The Hyderabadi came up with a wonderful glance first ball that screamed to the fine-leg fence, and kept finding the boundary boards early on even as Tendulkar went into overdrive. Once the fourth-wicket duo had made sure that there would be no dramatics, the focus shifted to the little man, and whether he would keep his tryst with destiny.
The Master appeared in the mood. There was a surety of foot movement, a decisiveness in both defence and attack, that made for a wonderful spectacle. This was a true artist at work, his concentration unwavering, his focus and determination all too obvious. The West Indians threw everything at him, but on a relatively benign surface and with Tendulkar in such imperious touch, their best was a long way short of adequate.

 Tendulkar’s driving was a real treat, the deliberateness with which he moved into the stroke and the dexterity with which he opened the face of the bat to persuade the ball into gaps a memorable lesson for a spell-bound gathering which included Laxman, now having moved into passive mode. The leg-spin of Devendra Bishoo, expected to be a threat, was systematically dismantled as the boundaries flowed freely, the target began to draw nearer, and the magical three-figure mark loomed large.

The collective groan of despair, disappointment and anguish, therefore, was understandable when Tendulkar missed a pull off Bishoo, and was struck palpably in front, Rod Tucker ruling him leg before for the second time in three days. A hush descended on the Kotla as the Mumbaikar trudged off, delight at having steered the ship to the brink of safe shores tempered by the denial of a hundred which appeared there for the taking.
 His 71-run (78m, 100b) alliance with Laxman meant only the formalities were left to be completed because when Tendulkar fell, India were just 43 away from victory.

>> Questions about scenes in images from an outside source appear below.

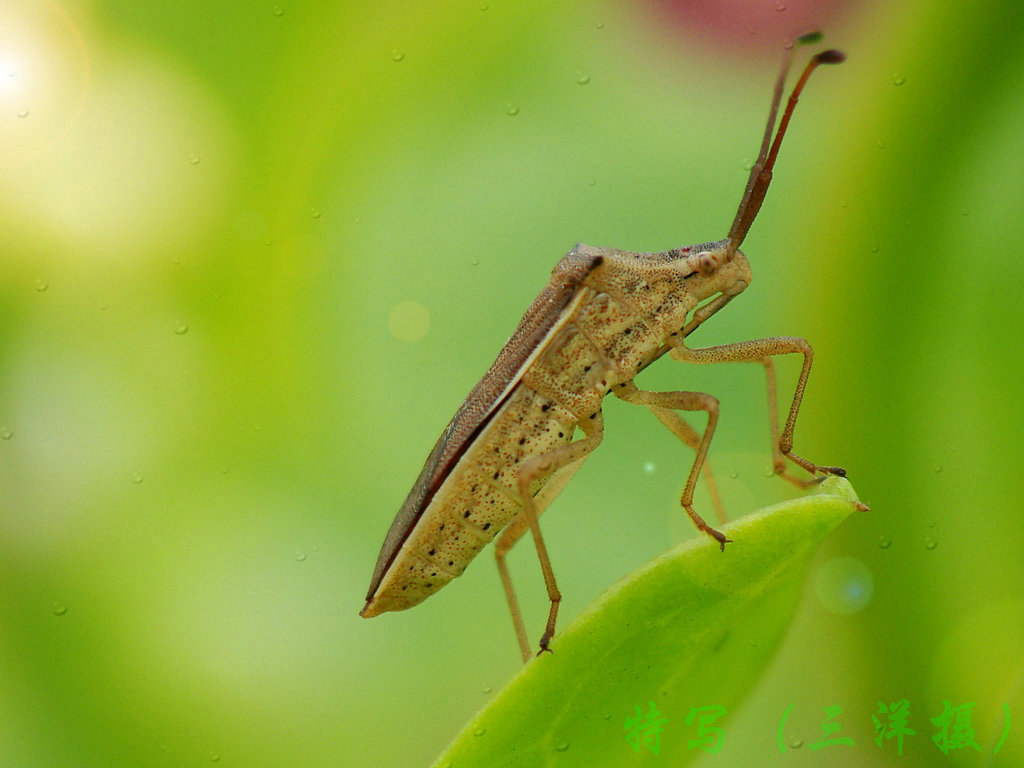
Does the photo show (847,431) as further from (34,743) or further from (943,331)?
(34,743)

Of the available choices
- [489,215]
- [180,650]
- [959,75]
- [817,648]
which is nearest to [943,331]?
[959,75]

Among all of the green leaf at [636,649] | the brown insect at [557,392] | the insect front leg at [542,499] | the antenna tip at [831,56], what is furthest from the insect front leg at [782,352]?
the green leaf at [636,649]

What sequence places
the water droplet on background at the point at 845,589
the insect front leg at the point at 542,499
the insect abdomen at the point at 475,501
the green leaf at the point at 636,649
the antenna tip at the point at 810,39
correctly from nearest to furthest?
the green leaf at the point at 636,649 < the antenna tip at the point at 810,39 < the insect front leg at the point at 542,499 < the insect abdomen at the point at 475,501 < the water droplet on background at the point at 845,589

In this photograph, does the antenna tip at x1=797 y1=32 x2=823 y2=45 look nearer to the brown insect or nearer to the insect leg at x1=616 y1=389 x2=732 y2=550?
the brown insect

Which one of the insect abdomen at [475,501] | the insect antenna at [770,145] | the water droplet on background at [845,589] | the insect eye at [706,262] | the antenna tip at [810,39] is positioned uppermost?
the antenna tip at [810,39]

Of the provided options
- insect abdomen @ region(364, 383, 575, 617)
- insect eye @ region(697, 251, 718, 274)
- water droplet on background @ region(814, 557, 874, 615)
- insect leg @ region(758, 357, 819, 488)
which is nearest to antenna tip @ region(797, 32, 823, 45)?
insect eye @ region(697, 251, 718, 274)

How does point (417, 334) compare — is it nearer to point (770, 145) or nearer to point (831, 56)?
point (770, 145)

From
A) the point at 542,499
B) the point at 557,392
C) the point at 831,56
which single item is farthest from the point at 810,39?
the point at 542,499

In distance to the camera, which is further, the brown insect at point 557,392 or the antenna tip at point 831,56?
the brown insect at point 557,392

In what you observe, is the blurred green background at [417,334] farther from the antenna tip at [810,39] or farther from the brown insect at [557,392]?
the antenna tip at [810,39]

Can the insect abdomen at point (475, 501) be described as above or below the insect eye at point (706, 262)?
below
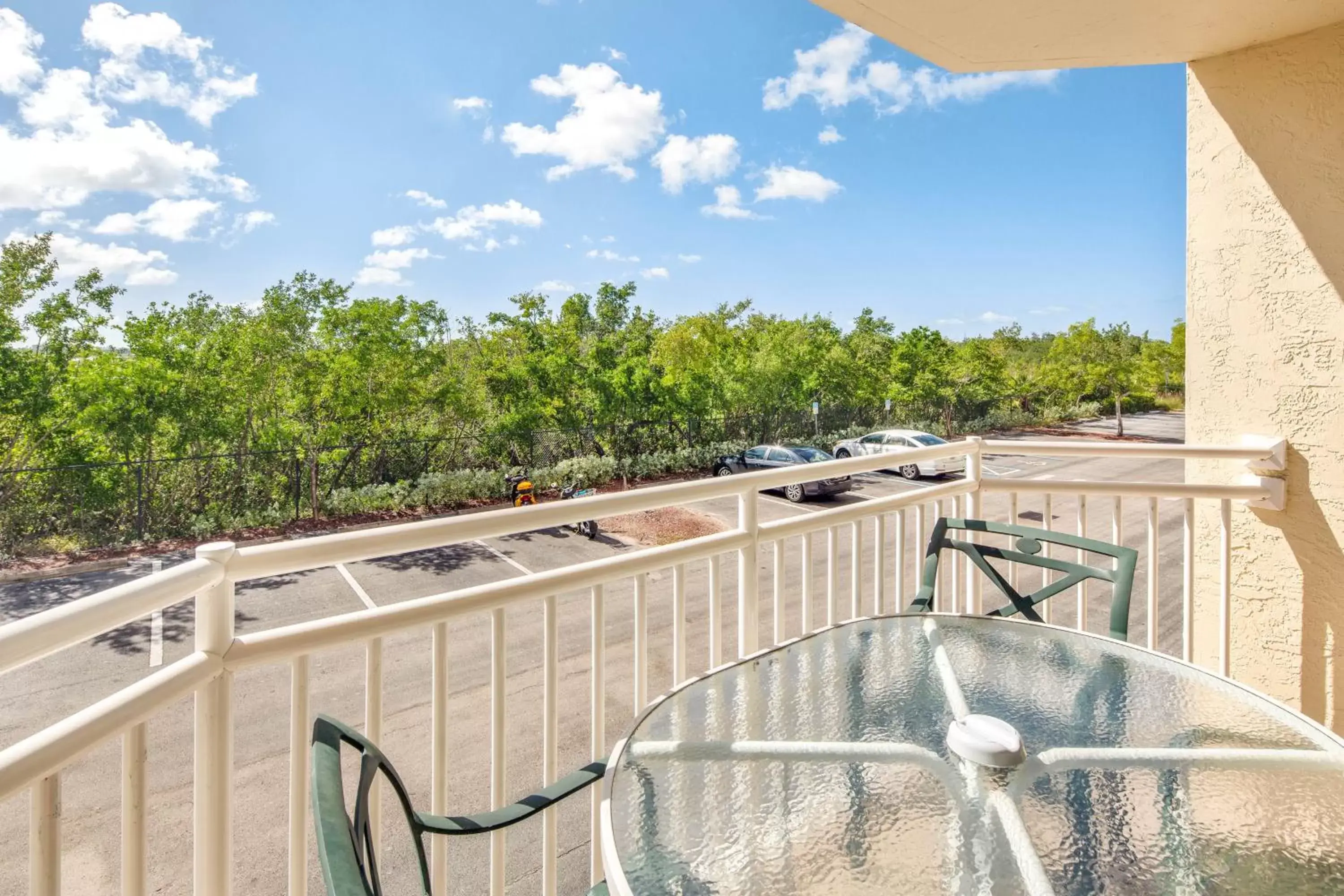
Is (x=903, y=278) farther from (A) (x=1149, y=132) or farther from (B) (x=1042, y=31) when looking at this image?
(B) (x=1042, y=31)

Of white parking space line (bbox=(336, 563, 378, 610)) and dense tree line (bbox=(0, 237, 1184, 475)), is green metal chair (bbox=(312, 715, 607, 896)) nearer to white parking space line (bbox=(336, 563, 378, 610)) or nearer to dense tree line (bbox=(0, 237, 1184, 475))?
white parking space line (bbox=(336, 563, 378, 610))

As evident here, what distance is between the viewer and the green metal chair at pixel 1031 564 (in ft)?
5.48

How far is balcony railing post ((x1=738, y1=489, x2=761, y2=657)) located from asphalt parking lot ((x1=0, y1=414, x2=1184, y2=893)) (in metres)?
0.76

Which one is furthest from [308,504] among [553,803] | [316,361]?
[553,803]

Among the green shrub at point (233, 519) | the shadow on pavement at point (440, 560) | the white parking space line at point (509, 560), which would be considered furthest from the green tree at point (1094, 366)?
the green shrub at point (233, 519)

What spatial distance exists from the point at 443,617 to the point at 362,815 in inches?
16.3

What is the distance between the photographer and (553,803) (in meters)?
1.11

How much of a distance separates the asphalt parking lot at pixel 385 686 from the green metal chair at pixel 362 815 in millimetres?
448

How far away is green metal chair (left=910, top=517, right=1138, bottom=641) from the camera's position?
1669mm

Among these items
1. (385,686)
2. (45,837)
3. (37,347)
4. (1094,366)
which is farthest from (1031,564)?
(1094,366)

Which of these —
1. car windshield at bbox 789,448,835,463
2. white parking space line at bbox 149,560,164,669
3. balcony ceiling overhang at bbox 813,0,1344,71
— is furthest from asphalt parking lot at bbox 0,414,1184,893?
car windshield at bbox 789,448,835,463

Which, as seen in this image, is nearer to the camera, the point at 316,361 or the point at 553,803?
the point at 553,803

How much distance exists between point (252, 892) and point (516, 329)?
1035 centimetres

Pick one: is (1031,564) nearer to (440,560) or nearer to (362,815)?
(362,815)
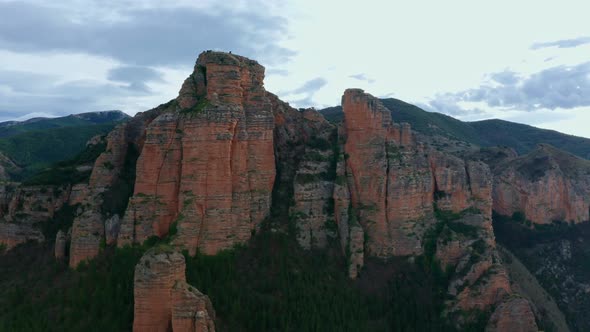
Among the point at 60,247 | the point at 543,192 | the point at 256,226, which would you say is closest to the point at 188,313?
the point at 256,226

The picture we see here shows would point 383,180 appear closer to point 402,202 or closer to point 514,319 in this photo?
point 402,202

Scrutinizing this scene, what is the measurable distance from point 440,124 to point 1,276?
5605 inches

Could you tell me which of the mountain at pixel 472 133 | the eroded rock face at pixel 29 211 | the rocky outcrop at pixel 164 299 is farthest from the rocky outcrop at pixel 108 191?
the mountain at pixel 472 133

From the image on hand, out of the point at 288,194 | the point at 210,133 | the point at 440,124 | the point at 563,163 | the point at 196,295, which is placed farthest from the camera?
the point at 440,124

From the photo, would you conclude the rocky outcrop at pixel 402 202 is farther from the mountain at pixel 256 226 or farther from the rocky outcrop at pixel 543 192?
the rocky outcrop at pixel 543 192

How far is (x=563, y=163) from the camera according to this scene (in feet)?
308

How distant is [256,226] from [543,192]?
186 feet

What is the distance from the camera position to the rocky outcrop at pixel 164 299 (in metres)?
42.6

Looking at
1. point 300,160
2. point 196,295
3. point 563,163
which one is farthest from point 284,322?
point 563,163

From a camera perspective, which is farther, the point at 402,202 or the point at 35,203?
the point at 402,202

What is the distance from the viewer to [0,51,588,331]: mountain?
166ft

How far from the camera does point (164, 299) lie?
4381 cm

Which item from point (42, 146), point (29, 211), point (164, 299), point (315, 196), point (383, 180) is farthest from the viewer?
point (42, 146)

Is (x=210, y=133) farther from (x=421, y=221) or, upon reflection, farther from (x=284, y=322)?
(x=421, y=221)
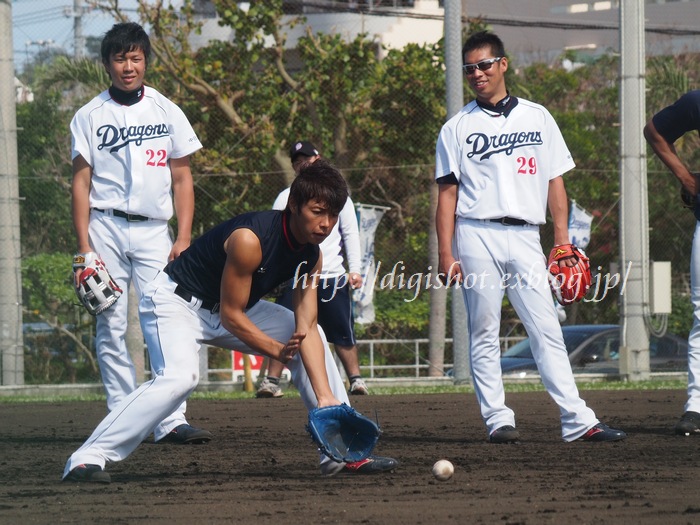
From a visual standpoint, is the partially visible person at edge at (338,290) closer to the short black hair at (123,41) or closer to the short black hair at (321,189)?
the short black hair at (123,41)

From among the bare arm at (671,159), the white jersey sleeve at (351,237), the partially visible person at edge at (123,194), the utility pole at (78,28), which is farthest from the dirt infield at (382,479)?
the utility pole at (78,28)

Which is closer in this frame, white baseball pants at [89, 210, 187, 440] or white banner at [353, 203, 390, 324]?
white baseball pants at [89, 210, 187, 440]

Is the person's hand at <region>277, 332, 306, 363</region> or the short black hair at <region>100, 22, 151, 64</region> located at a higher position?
the short black hair at <region>100, 22, 151, 64</region>

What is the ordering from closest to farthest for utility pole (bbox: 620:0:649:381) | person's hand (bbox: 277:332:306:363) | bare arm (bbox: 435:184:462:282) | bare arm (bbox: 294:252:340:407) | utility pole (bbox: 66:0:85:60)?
person's hand (bbox: 277:332:306:363)
bare arm (bbox: 294:252:340:407)
bare arm (bbox: 435:184:462:282)
utility pole (bbox: 620:0:649:381)
utility pole (bbox: 66:0:85:60)

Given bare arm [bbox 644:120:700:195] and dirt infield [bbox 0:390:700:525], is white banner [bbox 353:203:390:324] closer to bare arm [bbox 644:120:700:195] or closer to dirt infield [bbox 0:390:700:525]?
dirt infield [bbox 0:390:700:525]

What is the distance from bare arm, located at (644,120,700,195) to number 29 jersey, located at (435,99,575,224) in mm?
745

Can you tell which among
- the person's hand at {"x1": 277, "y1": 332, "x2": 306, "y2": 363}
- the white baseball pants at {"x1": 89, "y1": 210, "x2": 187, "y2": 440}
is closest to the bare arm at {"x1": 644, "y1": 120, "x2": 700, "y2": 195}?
the person's hand at {"x1": 277, "y1": 332, "x2": 306, "y2": 363}

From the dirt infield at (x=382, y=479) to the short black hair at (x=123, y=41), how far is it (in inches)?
95.6

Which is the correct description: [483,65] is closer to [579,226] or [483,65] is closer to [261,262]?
[261,262]

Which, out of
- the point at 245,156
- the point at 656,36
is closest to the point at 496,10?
the point at 656,36

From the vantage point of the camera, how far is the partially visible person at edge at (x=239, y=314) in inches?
211

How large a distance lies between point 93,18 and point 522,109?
940cm

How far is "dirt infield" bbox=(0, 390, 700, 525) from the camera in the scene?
459 cm

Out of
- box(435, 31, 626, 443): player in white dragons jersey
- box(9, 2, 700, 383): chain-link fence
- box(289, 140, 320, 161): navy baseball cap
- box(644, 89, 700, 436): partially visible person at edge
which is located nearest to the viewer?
box(435, 31, 626, 443): player in white dragons jersey
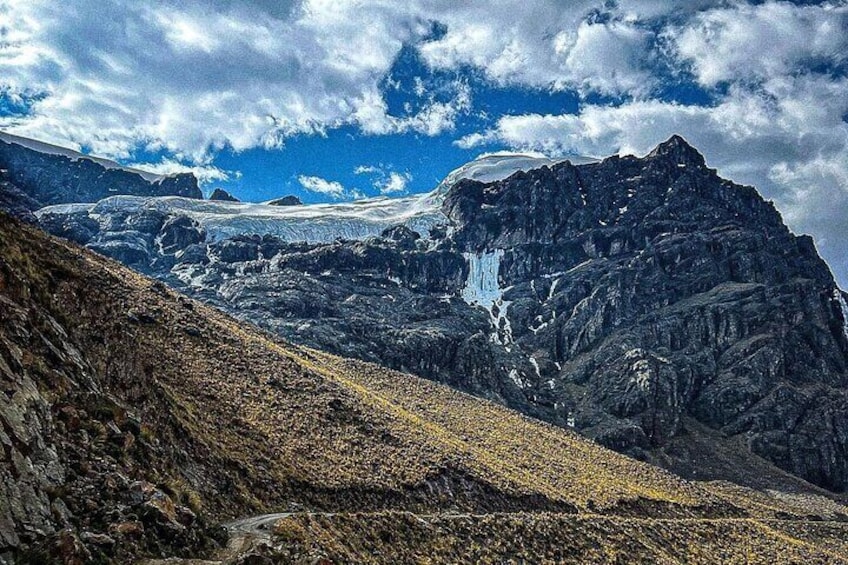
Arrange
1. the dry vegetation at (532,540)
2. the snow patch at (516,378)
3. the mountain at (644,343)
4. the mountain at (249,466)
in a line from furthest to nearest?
1. the snow patch at (516,378)
2. the mountain at (644,343)
3. the dry vegetation at (532,540)
4. the mountain at (249,466)

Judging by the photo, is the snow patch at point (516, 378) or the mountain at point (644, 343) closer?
the mountain at point (644, 343)

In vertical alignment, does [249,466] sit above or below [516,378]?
below

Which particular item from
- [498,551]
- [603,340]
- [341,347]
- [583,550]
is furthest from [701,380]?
[498,551]

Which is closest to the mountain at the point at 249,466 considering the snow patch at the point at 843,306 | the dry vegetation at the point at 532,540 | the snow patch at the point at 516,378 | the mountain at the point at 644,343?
the dry vegetation at the point at 532,540

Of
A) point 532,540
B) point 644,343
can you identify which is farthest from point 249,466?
point 644,343

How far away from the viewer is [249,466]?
32.4 m

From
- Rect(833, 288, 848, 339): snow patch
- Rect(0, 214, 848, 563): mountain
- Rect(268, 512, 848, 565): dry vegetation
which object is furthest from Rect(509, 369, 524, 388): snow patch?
Rect(833, 288, 848, 339): snow patch

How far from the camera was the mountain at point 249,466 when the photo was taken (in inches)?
603

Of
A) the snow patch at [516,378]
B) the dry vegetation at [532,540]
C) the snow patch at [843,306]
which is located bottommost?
the dry vegetation at [532,540]

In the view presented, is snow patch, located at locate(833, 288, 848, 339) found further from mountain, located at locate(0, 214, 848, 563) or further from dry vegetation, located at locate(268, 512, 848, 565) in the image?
dry vegetation, located at locate(268, 512, 848, 565)

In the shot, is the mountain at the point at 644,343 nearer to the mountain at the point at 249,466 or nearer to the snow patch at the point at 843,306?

Yuvraj Singh kept Laxman company until one was needed; fittingly, skipper Mahendra Singh Dhoni was in the middle when Laxman brought up the single that heralded India’s third highest successful chase ever and ended a run of six winless Tests.


WEST INDIES (I Innings): 304 all out in 108.2 overs
INDIA (I Innings): 209 all out in 52.5 overs
WEST INDIES (II Innings): 180 all out in 57.3 overs
INDIA (II Innings, O/n: 152/2):
Gambhir lbw Samuels    22
(47m, 32b, 3x4)
Sehwag b Sammy    55
(80m, 55b, 5x4, 2x6)
Dravid b F Edwards    31
(154m, 101b, 3x4)
Tendulkar lbw Bishoo    76
(201m, 148b, 10x4)
Laxman (not out)    58
(137m, 105b, 6x4)
Yuvraj b Sammy    18
(52m, 40b, 2x4)
Dhoni (not out)    0
(6m, 4b)
Extras (B-1, LB-14, NB-1)     16
Total (for 5 wkts, 80.4 overs)     276
Fall of wickets: 1-51 (Gambhir), 2-95(Sehwag), 3-162 (Dravid), 4-233 (Tendulkar), 5-275 (Yuvraj).
Bowling: F Edwards 15-3-51-1, Rampaul10-0-34-0 (nb-1), Sammy 16-0-56-2, Samuels 16-0-57-1, Bishoo 22-2-56-1, Brathwaite1.4-0-7-0.